OpenCL-执行缩减的方法

Question

From the following post , I try to implement a sum reduction of an array with this kernel code : 从下面的文章中，我尝试使用此内核代码对数组进行求和：

 #pragma OPENCL EXTENSION cl_khr_int64_base_atomics : enable

__kernel void sumGPU ( __global const long *input, 
               __global long *finalSum
               )
 {
  uint local_id = get_local_id(0);
  uint group_size = get_local_size(0);

  // Temporary local value
  local long tempInput;

  tempInput = input[local_id];

  // Variable for final sum 
  local long totalSumIntegerPart[1];

  // Initialize sums
  if (local_id==0)
    totalSumIntegerPart[0] = 0;

  // Compute atom_add into each workGroup 
  barrier(CLK_LOCAL_MEM_FENCE);

  atom_add(&totalSumIntegerPart[0], tempInput);

  barrier(CLK_LOCAL_MEM_FENCE);

  // Perform sum of each workGroup sum
  if (local_id==(get_local_size(0)-1))
    atom_add(finalSum, totalSumIntegerPart[0]);

}

But the value of finalSum is not the expected value (I have initially set the input array to : 但是finalSum的值不是预期值（我最初将input数组设置为：

 for (i=0; i<nWorkItems; i++)
    input[i] = i+1;

So, I expect with nWorkItems = 1024 : finalSum = nWorkItems*(nWorkItems+1)/2=524800 因此，我期望nWorkItems = 1024 ： finalSum = nWorkItems*(nWorkItems+1)/2=524800

And actually, I get finalSum = 16384 . 实际上，我得到finalSum = 16384 。

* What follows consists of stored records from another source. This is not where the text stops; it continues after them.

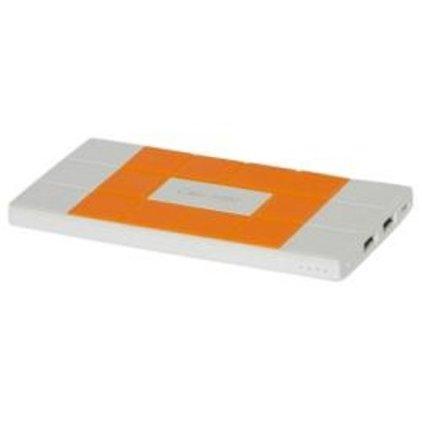 Портативный аккумулятор ICE-Q Chic-9000i-O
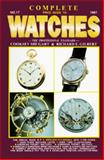 Complete Price Guide to Watches, Cooksey Shugart and Richard E. Gilbert, 0891457771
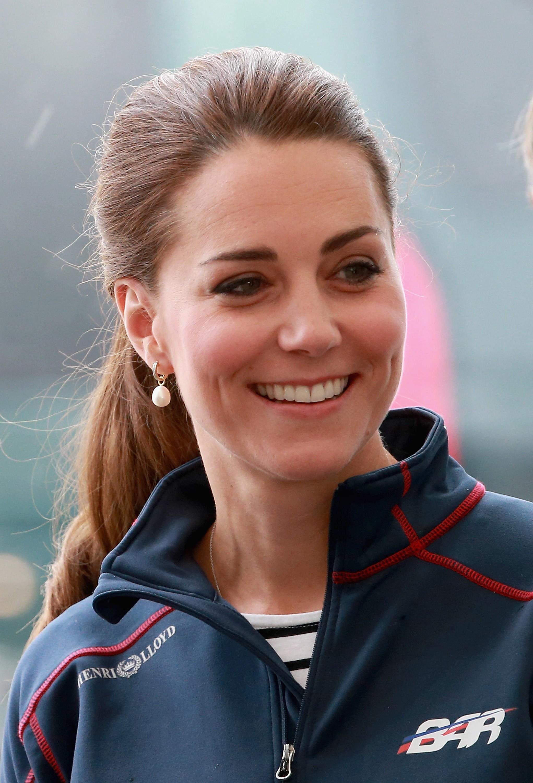 Kate Middleton: 10 situações que provam que ela é gente como a gente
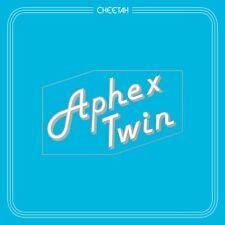 Aphex Twin - Cheetah EP (NEW CD)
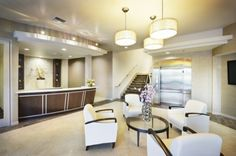 Corporate Office Design by Shasta Smith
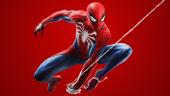 Новые подробности о Spider-Man— роль Мэри Джейн, размер мира, впечатления от геймплея…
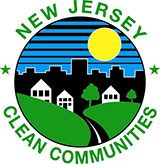 NJCC-logo-160px
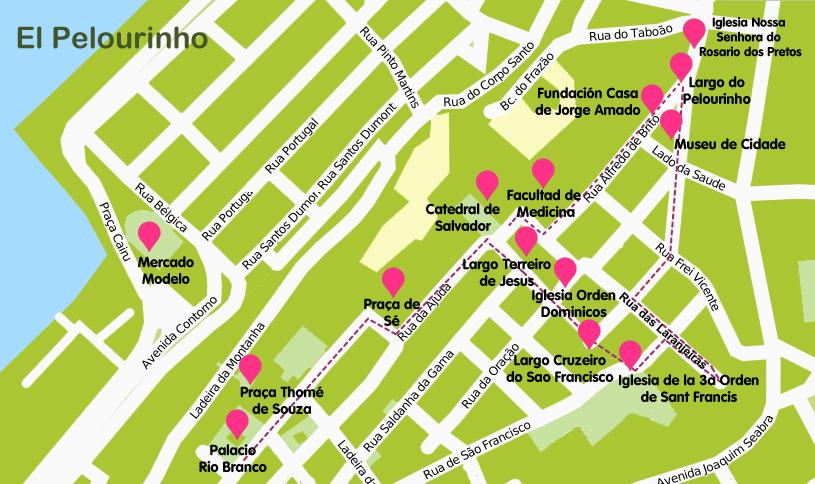 Mapa y plano El Pelourinho, Salvador de Bahía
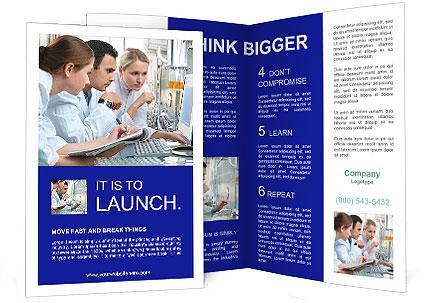 0000091960 Brochure Template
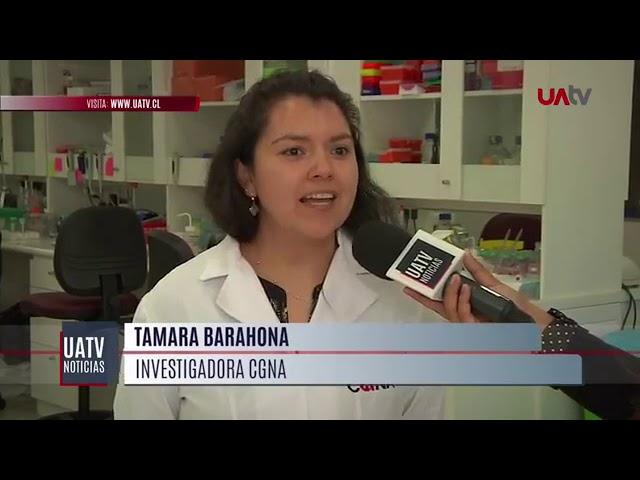 autonoma tv 7 1 2019 cgna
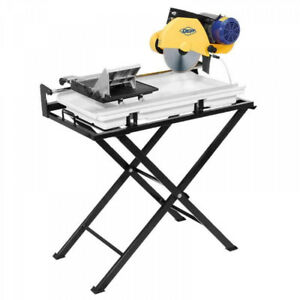 Scie a Tulie 7 po - 7in wet tile saw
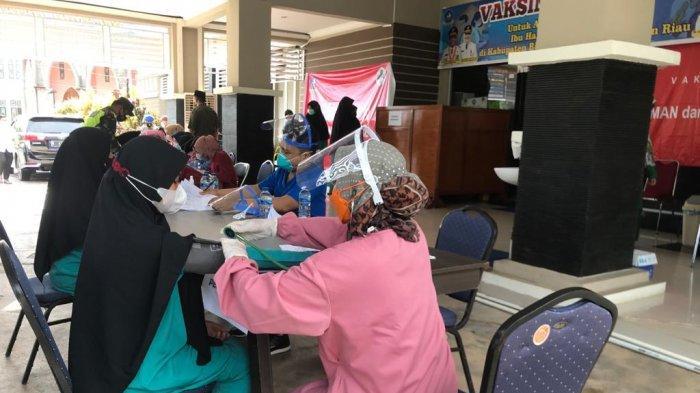 Vaksinasi Corona di Bintan Bakal Sasar 8 Ribu Pelajar SMP Sederajat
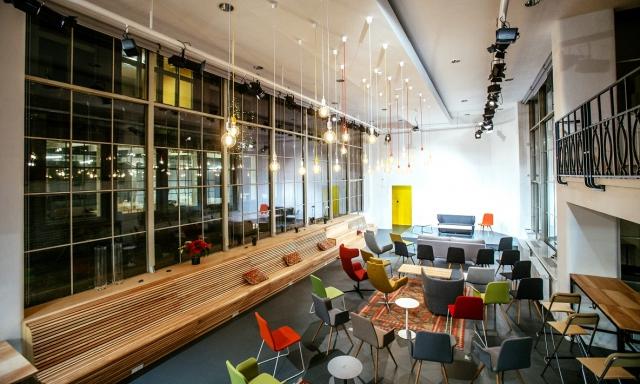 Event prostor praha business hub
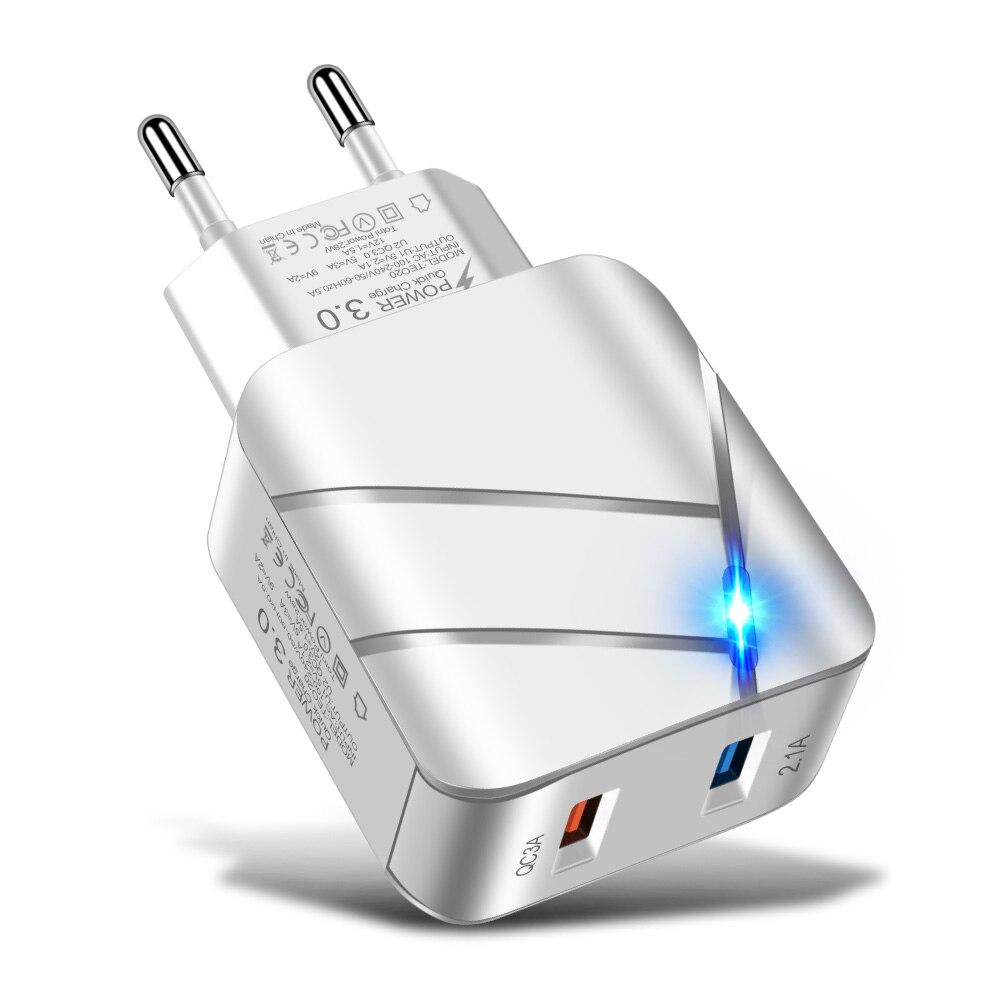 Adattatore per caricabatterie USB QC 3.0 5V 2A 28W, caricatore rapido porta 2USB, adattatore universale da viaggio ricarica rapida adattatore ue illuminato 5V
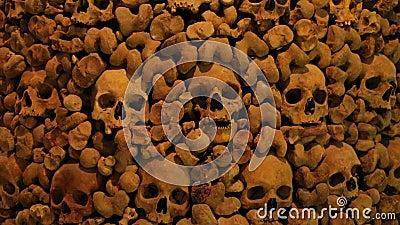 Schädel und Knochen in einer Wand stock video footage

I get this result by taking a sizeWorkGroup = 16 and nWorkItems = 1024 . 我通过采用sizeWorkGroup = 16和nWorkItems = 1024获得此结果。

Strangely, with sizeWorkGroup = 32 and nWorkItems = 1024 , I get another value : finalSum = 32768 奇怪的是，在sizeWorkGroup = 32和nWorkItems = 1024 ，我得到另一个值： finalSum = 32768

I don't understand the last instruction (which is supposed to compute the sum of each partial sum, ie for each workgroup) : 我不明白最后一条指令（应该计算每个部分和的总和，即每个工作组的总和）：

// Perform sum of each workGroup sum
  if (local_id==(get_local_size(0)-1))
    atom_add(finalSum, totalSumIntegerPart[0]);

Indeed, I would have thought that instruction atom_add(finalSum, totalSumIntegerPart[0]); 确实，我会以为指令atom_add(finalSum, totalSumIntegerPart[0]); would be independent of the local_id if condition . if condition是独立于local_id 。

The most important is this instruction has to be executed " number of workGroups " times (supposing that finalSum is a shared value between all workGroups, isn't it ?). 最重要的是，该指令必须执行“ number of workGroups ”次（假设finalSum是所有workGroup之间的共享值，不是吗？）。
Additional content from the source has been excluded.